César – ave Cesar morituri te salutant ! – se tenait dans sa loge et donnait le signal du combat et il pouvait, si tel était son bon plaisir, ordonner la mort ou faire grâce au vaincu. Police verso, police recto ! César, le modèle des dictateurs, qui frayait la voie à l’Empire, à Rome avait été « l’amant de toutes les femmes et le mignon de tous les hommes ». Il fut aussi l’amant de la célèbre Cléopâtre qui, après « s’en être servis » jeta ses amants en pâture aux crocodiles.

À ce César nous devons les mots ailés : À son batelier : « Tu portes César et sa destinée ». Au Sénat romain, le message : « Veni, vidi, vici ». (Je suis venu, j’ai vu, j’ai vaincu). Et aussi le fameux : Si vis pacem, para bellum. (Si tu veux la paix, prépare la guerre)… et le monde, pendant des siècles, a saigné par tous les pores.
##############################
### ÉNONCÉ DU PROBLÈME
Reproduisez mot pour mot le passage sur César, en commençant par "César – ave" et en poursuivant jusqu'à "pâture aux crocodiles.". Les données constituent un matériau distinct, indépendant du passage sur César.
##############################
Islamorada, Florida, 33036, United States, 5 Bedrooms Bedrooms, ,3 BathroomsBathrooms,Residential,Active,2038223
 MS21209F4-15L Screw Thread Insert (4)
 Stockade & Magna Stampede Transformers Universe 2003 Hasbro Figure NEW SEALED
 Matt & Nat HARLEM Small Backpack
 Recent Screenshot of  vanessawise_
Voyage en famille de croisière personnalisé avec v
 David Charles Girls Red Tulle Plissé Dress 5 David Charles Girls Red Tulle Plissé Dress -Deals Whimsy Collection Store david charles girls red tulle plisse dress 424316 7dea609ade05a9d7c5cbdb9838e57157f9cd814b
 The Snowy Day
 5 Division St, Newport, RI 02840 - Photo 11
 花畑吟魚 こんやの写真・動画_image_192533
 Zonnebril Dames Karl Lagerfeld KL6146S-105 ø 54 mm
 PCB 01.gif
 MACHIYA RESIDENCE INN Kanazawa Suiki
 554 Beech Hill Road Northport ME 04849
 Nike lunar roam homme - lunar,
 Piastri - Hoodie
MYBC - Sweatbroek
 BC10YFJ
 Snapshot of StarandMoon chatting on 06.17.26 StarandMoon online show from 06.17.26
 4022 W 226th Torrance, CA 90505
##############################
### RÉSULTAT CI-DESSOUS
César – ave Cesar morituri te salutant ! – se tenait dans sa loge et donnait le signal du combat et il pouvait, si tel était son bon plaisir, ordonner la mort ou faire grâce au vaincu. Police verso, police recto ! César, le modèle des dictateurs, qui frayait la voie à l’Empire, à Rome avait été « l’amant de toutes les femmes et le mignon de tous les hommes ». Il fut aussi l’amant de la célèbre Cléopâtre qui, après « s’en être servis » jeta ses amants en pâture aux crocodiles.